„Eine Weggabelung“: Wäschesortierroboter schürt KI-Hoffnungen und Befürchtungen bei Europas größtem Tech-Event – Humanoid namens Digit sorgte beim Web Summit für Auftrieb, äußerte aber auch Bedenken hinsichtlich Arbeitsplätzen, Sicherheit und Klima
https://www.theguardian.com/technology/2024/nov/15/laundry-sorting-robot-digit-web-summit-ai-future
6 Comments
From the article
>Digit, a humanoid built by the US firm Agility Robotics, demonstrated how far AI has come in a few years by responding to voice commands – filtered through Google’s Gemini AI model – to sift through a pile of coloured T-shirts and place them in a basket.
>It wasn’t a seamless demonstration but the enthusiastic response, nearly two years on from the [launch of ChatGPT](https://www.theguardian.com/technology/2022/dec/05/what-is-ai-chatbot-phenomenon-chatgpt-and-could-it-replace-humans), reflected the excitement about all things AI that pervaded Europe’s biggest annual tech conference.
Unless this robot is gonna fold and put them up, it’s completely worthless to me.
Don’t miss the bigger picture they were showing off. The Gemini model is good enough to instruct robots from voice alone. Paired with computer vision and grippers it can do a ton more than sort laundry by color.

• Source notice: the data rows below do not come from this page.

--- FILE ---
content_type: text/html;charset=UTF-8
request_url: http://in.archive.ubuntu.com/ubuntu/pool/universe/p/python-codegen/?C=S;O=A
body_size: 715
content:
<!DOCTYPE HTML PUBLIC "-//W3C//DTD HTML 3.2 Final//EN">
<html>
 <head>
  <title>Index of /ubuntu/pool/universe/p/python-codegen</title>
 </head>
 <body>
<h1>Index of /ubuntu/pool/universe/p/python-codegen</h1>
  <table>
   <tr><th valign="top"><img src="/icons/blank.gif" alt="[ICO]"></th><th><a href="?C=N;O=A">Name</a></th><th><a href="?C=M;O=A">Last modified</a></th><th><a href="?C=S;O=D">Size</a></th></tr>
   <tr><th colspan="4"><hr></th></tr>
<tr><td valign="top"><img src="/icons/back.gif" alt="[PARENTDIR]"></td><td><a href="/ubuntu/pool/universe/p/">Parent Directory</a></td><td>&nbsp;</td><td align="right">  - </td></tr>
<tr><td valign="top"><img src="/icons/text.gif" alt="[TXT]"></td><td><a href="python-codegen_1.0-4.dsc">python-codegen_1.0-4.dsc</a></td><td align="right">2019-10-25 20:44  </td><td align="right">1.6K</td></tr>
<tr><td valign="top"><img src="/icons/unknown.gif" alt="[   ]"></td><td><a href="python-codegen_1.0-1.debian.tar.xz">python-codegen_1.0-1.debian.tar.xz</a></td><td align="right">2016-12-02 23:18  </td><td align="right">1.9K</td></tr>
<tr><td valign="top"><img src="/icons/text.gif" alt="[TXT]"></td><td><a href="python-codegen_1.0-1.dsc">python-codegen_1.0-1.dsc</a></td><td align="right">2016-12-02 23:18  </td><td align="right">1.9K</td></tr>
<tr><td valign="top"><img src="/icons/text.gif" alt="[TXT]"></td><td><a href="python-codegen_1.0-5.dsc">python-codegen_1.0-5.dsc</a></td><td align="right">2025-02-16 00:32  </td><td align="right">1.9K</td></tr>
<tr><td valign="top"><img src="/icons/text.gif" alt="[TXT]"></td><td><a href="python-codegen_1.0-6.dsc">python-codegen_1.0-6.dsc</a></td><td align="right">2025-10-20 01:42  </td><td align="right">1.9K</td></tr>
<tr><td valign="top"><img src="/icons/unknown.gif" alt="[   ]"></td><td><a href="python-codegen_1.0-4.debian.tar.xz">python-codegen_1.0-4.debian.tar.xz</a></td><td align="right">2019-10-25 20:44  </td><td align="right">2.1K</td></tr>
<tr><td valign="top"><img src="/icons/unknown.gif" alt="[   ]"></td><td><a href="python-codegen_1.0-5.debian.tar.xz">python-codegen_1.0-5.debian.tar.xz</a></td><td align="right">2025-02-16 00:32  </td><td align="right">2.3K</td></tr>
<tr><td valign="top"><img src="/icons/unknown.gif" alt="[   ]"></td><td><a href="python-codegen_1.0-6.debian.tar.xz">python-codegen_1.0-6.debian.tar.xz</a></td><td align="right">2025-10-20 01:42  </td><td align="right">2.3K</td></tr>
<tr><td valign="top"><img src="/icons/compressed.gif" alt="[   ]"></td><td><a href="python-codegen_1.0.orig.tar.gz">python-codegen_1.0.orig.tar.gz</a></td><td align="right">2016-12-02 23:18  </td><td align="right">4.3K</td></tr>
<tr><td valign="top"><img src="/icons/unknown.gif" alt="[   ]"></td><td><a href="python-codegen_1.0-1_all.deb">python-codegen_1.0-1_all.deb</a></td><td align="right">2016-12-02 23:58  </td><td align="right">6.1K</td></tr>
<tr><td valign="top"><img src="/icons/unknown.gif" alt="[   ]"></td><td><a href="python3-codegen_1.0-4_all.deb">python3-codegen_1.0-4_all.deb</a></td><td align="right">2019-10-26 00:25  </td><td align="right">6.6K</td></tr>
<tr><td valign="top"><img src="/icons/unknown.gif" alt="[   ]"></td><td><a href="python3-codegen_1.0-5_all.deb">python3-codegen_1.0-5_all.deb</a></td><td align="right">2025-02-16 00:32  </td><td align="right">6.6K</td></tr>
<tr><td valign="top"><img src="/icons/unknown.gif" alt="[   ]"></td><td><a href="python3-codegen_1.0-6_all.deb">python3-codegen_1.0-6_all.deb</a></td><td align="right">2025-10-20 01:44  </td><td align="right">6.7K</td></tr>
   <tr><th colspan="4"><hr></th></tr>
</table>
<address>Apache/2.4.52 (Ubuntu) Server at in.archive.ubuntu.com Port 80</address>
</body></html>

This year or the next it can start replacing the green house robots and pack and sort. Instead of needing to know how big a box is and how far the shelf is, it can do it’s own machine learning for both and get what you want done in what ever language you’re speaking.
Sure it’s limited to one or two repeated motions, but working in tandem with several other robots would allow one person to monitor and work with 10 of them all doing one or two steps.

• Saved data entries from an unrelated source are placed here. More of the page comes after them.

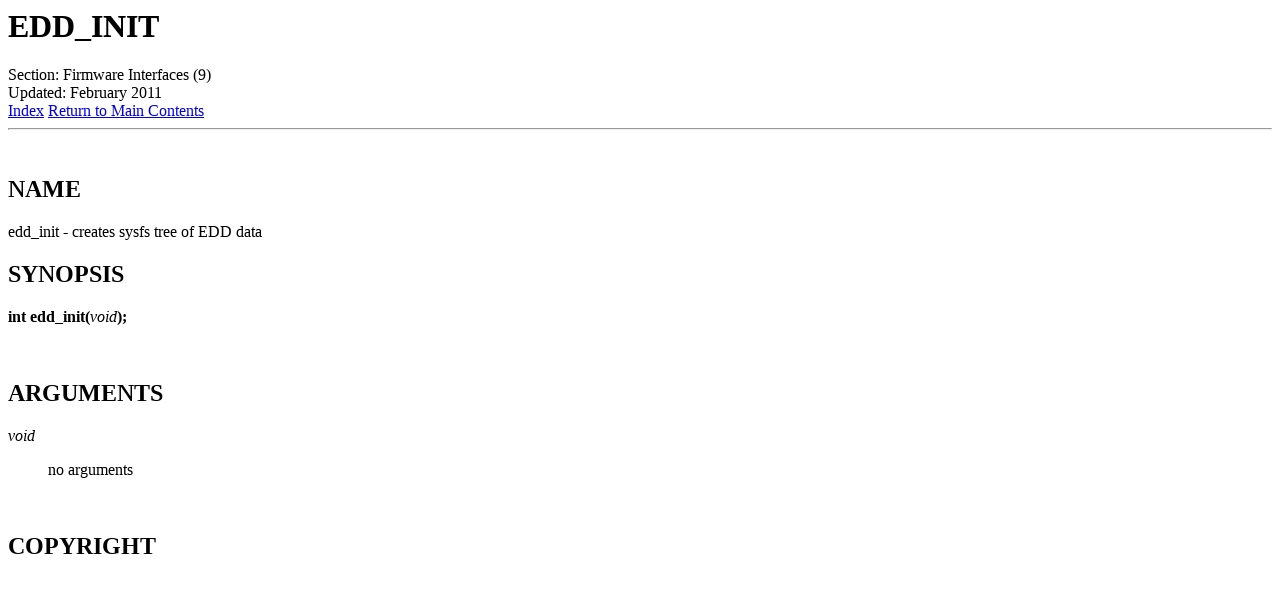

--- FILE ---
content_type: text/html
request_url: http://rz2.com/man9/edd_init.9.html
body_size: 378
content:
<HTML><HEAD><TITLE>Manpage of EDD_INIT</TITLE>
</HEAD><BODY>
<H1>EDD_INIT</H1>
Section: Firmware Interfaces (9)<BR>Updated: February 2011<BR><A HREF="#index">Index</A>
<A HREF="../index.html">Return to Main Contents</A><HR>











<A NAME="lbAB">&nbsp;</A>
<H2>NAME</H2>

edd_init - creates sysfs tree of EDD data
<A NAME="lbAC">&nbsp;</A>
<H2>SYNOPSIS</H2>

<DL COMPACT>
<DT>
<B>int edd_init(</B><I>void</I><B>);</B>

</DL>
<A NAME="lbAD">&nbsp;</A>
<H2>ARGUMENTS</H2>

<P>

<I>void</I>
<DL COMPACT><DT><DD>
<DD>no arguments
</DL>

<A NAME="lbAE">&nbsp;</A>
<H2>COPYRIGHT</H2>

<BR>

<P>

<!--text--></BODY>
</HTML>
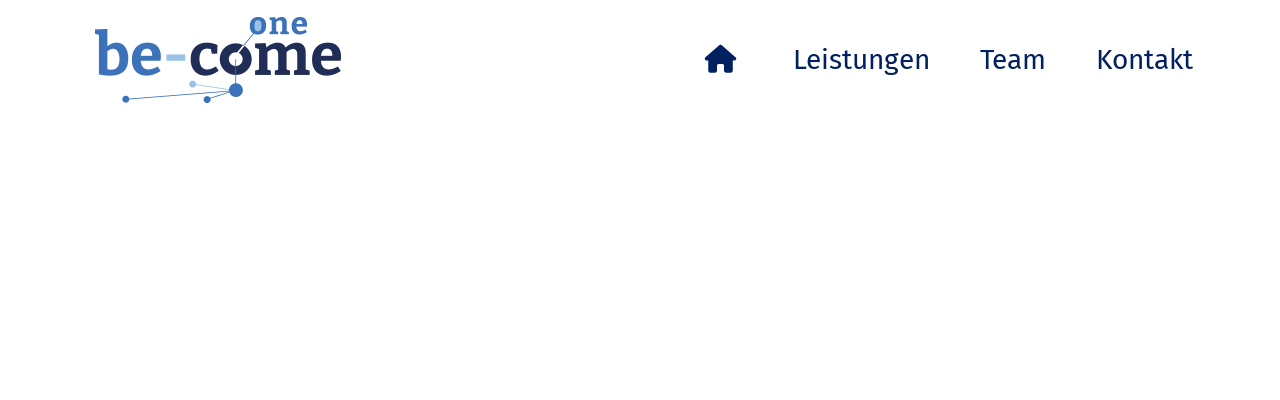

--- FILE ---
content_type: text/css
request_url: https://be-comeone.de/wp-content/themes/becomeone-theme/style.css?ver=12.8.1.1
body_size: 517
content:
/*
Theme Name: becomeonetheme
Theme URI: http://the7.io/
Template: dt-the7
Author: Dream-Theme
Author URI: http://dream-theme.com/
Description: Any design, any layout. No coding required. The7 is the most customisable WordPress theme on the market up to date. Add the power of Visual Composer, The7 Post Types, Ultimate Addons, Slider Revolution, and WooCommerce to the mix, and you'll get the ultimate web-site building toolkit! Theme is translation ready, compatible with WPML, SEO and mobile friendly (certified by Google).
Tags: multipurpose,responsive,retina ready,SEO ready,mobile friendly,iOS,material design,clean,minimal,business,corporate,portfolio,creative,photography,one page site,micro site
Version: 10.4.1.1644908957
Updated: 2022-02-15 07:09:17

*/

.team-content {
    font: bold 12px/20px "Roboto", Helvetica, Arial, Verdana, sans-serif !important;
}
.syn-team .team-desc {
    text-align: left !important;
}
.team-container .edit-link {
    display: none !important;
}
.team-author p {
    color: rgba(87, 87, 85, 0.7) !important;
}

.syn-flagge {
    max-width: 16px !important;
    max-height: 11px !important;
    display: inline;
}

--- FILE ---
content_type: application/javascript
request_url: https://be-comeone.de/wp-content/plugins/heimpixel-linkicon/heimpixel-linkicon.js?ver=1.1
body_size: 175
content:
jQuery(document).ready(function() {
    hpxl_filterlinks()
});

jQuery( document ).ajaxComplete(function(){
    hpxl_filterlinks();
});

jQuery('.vc_grid a').on('click', function() {
    jQuery(this).attr('target', "_blank"); 
    alert('check');
});


function hpxl_filterlinks() {
    jQuery('a').filter(function() {
        return this.hostname && this.hostname !== location.hostname;
    }).addClass('external').addClass('nichttrennen').attr('target','_blank');

    jQuery("a[href$='.pdf']").each(function(){ 
        jQuery(this).attr('target', "_blank"); 
    });
    
    jQuery(".vc_gitem-link").each(function(){ 
        jQuery(this).attr('target', "_blank"); 
    });

}

--- FILE ---
content_type: application/javascript
request_url: https://be-comeone.de/wp-content/plugins/heimpixel-expand/heimpixel-expand.js?ver=1.1
body_size: 959
content:
jQuery( document ).ready(function() {
    const fixedheader = 120;
    const ektext = '-&nbsp;einklappen';   

    // Populate Linklist
    var ItemsEK = jQuery("body").find('[class*=ek-]').filter(function() {
        return this.className.match(/\bek-/);
    });
    jQuery(ItemsEK).hide();

    var ItemsAK = jQuery("body").find('[class*=ak-]').filter(function() {
        return this.className.match(/\bak-/);
    });   
    
   
    heimpixel_stylelinks();
    
    
    // CF 7

    jQuery('.cf7-hide').hide();

    jQuery('.wpcf7-form').on('click', function() {
        jQuery(this).children('.cf7-hide').show('slow');
    });


    // End Main
    
    function heimpixel_stylelinks() {
        jQuery("a[href*=\\#ak]").each(function(e) {
            jQuery(this).addClass('anchorlink');
        });  


    }
  
    //heimpixel_initial()
    function heimpixel_initial() {
        var pageurl = window.location.href; 
        var pagehash = pageurl.substring(pageurl.indexOf("#")+1)

        if (pagehash) {
            var target = heimpixel_changeprefix(pagehash);
            if ( jQuery('.'+ target).length ) {
                //window.location.hash = "";
                heimpixel_ausklappen_initial(target);
            }
        }

    }

    jQuery(ItemsAK).click(function(event) {
        event.preventDefault();
        for (var i = 0; i < this.classList.length; i++) {
            if (this.classList[i].indexOf('ak-') == 0) {
                var target = heimpixel_changeprefix(this.classList[i]);
                heimpixel_changetext(this);
                heimpixel_ausklappen(target);
            }         
        }
    });

    //Smooth Scroll for other
    jQuery('a[href*="\\#"]:not([href="\\#"]):not([href*=\\#ak-])').click(function(event) {
        
        if (jQuery(this.hash).offset().top) {
            event.preventDefault();
            jQuery('html,body').animate({scrollTop:jQuery(this.hash).offset().top - fixedheader}, 500);
        }
        
    
    });


    jQuery("a[href*=\\#ak-]").click(function(event) {
        event.preventDefault();
        var url = this.getAttribute('href')
        var target = url.substring(url.indexOf("#")+4);
        console.log(jQuery(this));
        heimpixel_changetext(jQuery(this));
        heimpixel_ausklappen('ek-'+ target);
    });  

    jQuery("a[href*=\\#scroll-]").click(function(event) {
        event.preventDefault();
        var url = this.getAttribute('href')
        var target = url.substring(url.indexOf("#")+8);
        heimpixel_scroll_id(target);
    });  

    function heimpixel_scroll_id(aid) {
        var aTag = jQuery('#' + aid);
        var offset = aTag.offset().top - fixedheader;
        //jQuery('html,body').animate({scrollTop: offset},'slow');
    }
        
           
    function heimpixel_changeprefix(target) {
        return target.replace(new RegExp('^ak-'), 'ek-');
    
    }
    
    function heimpixel_ausklappen(target) {        
        jQuery('.'+ target).toggle( "slow", function() {
            if (jQuery('.'+ target).is(":visible")) {
                heimpixel_scroll_class(target);
                window.dispatchEvent(new Event('resize'));
                //setTimeout(function(){ window.dispatchEvent(new Event('resize')); }, 500);
            } 
        });
       
        
        
    }

    function heimpixel_ausklappen_initial(target) {        
        jQuery('.'+ target).show("slow");
        heimpixel_scroll_class(target); 
    }

    function heimpixel_changetext(el) {
        let txt = jQuery(el).html();
        let href = jQuery(el).attr('href');
        console.log (href);
        
        if (txt != ektext) {
            jQuery('a[href="' + href + '"]').each(function(){
                let oldname = jQuery(this).html();
                jQuery(this).data('oldname', oldname);
                jQuery(this).html(ektext);
            });
        }
        else {
            jQuery('a[href="' + href + '"]').each(function(){
                let aktext = jQuery(this).data('oldname');
                jQuery(this).html(aktext);
            });
        }
        
    }

    function heimpixel_scroll_class(aid){
        var aTag = jQuery('.'+ aid);
        var offset = aTag.offset().top - fixedheader;
        //jQuery('html,body').animate({scrollTop: offset},'slow');
    }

Once it’s cheap enough to move clothes around a sewing machine, you’re going to see them competing with the most common labor in many nations. 3 dollars a day in a sweat shop adds up and the first one leasing these for 9 dollars a day working three shifts, tirelessly…welp….that’s all she wrote.

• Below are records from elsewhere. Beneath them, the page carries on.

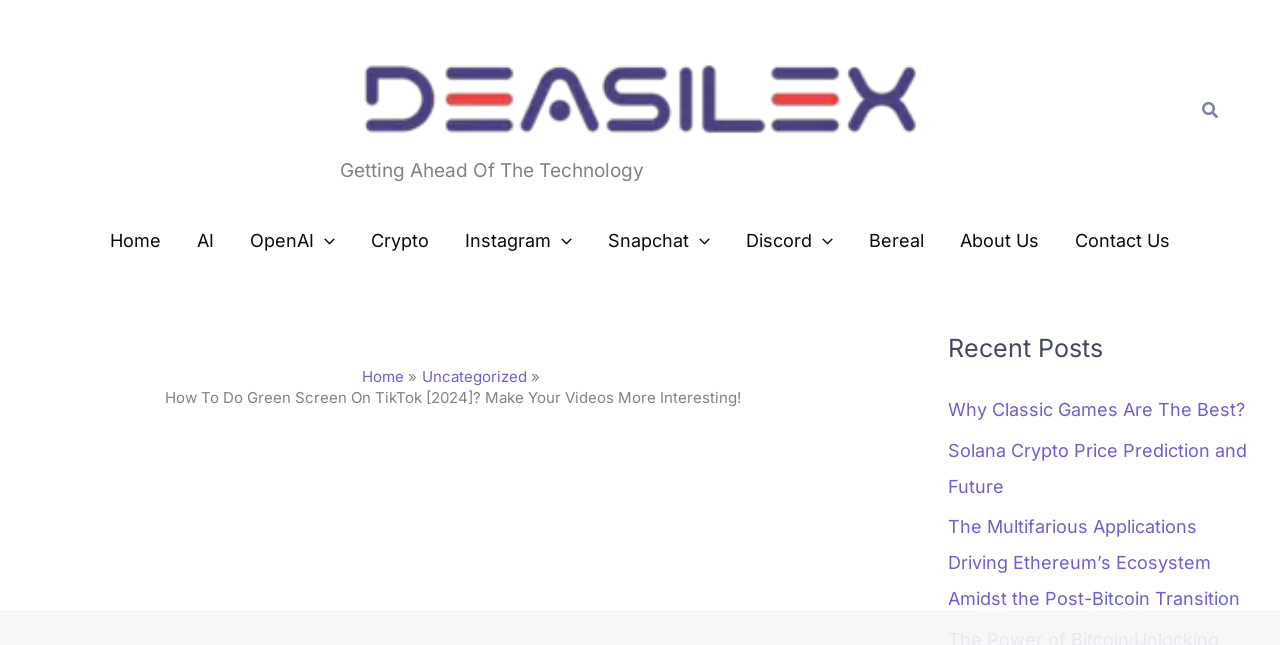

--- FILE ---
content_type: text/html; charset=utf-8
request_url: https://www.google.com/recaptcha/api2/aframe
body_size: 265
content:
<!DOCTYPE HTML><html><head><meta http-equiv="content-type" content="text/html; charset=UTF-8"></head><body><script nonce="2htt1riOZyWQzIsA0040Zg">/** Anti-fraud and anti-abuse applications only. See google.com/recaptcha */ try{var clients={'sodar':'https://pagead2.googlesyndication.com/pagead/sodar?'};window.addEventListener("message",function(a){try{if(a.source===window.parent){var b=JSON.parse(a.data);var c=clients[b['id']];if(c){var d=document.createElement('img');d.src=c+b['params']+'&rc='+(localStorage.getItem("rc::a")?sessionStorage.getItem("rc::b"):"");window.document.body.appendChild(d);sessionStorage.setItem("rc::e",parseInt(sessionStorage.getItem("rc::e")||0)+1);localStorage.setItem("rc::h",'1768548667207');}}}catch(b){}});window.parent.postMessage("_grecaptcha_ready", "*");}catch(b){}</script></body></html>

>> She added: “The pace of innovation is outpacing education. That is a dangerous future if we don’t rapidly invest in ensuring that everyone is proficient with AI, especially entry-level workers.”
That’s a wild thing to say.
Just a reminder that “AI labor replacement fear” is a euphemism for “capitalism will fucking destroy us the moment we give it AI”.
The article just talks about things that have been discussed hundreds of times. Taking jobs, data centers, ethics etc.
It didn’t even offer a video. But I found one. Be aware though, It is extremely disappointing. Out of all the agile AI robots we’ve seen, this is probably the lamest. Regarding folding clothes that someone here asked, yeah, this robot ain’t doing no folding.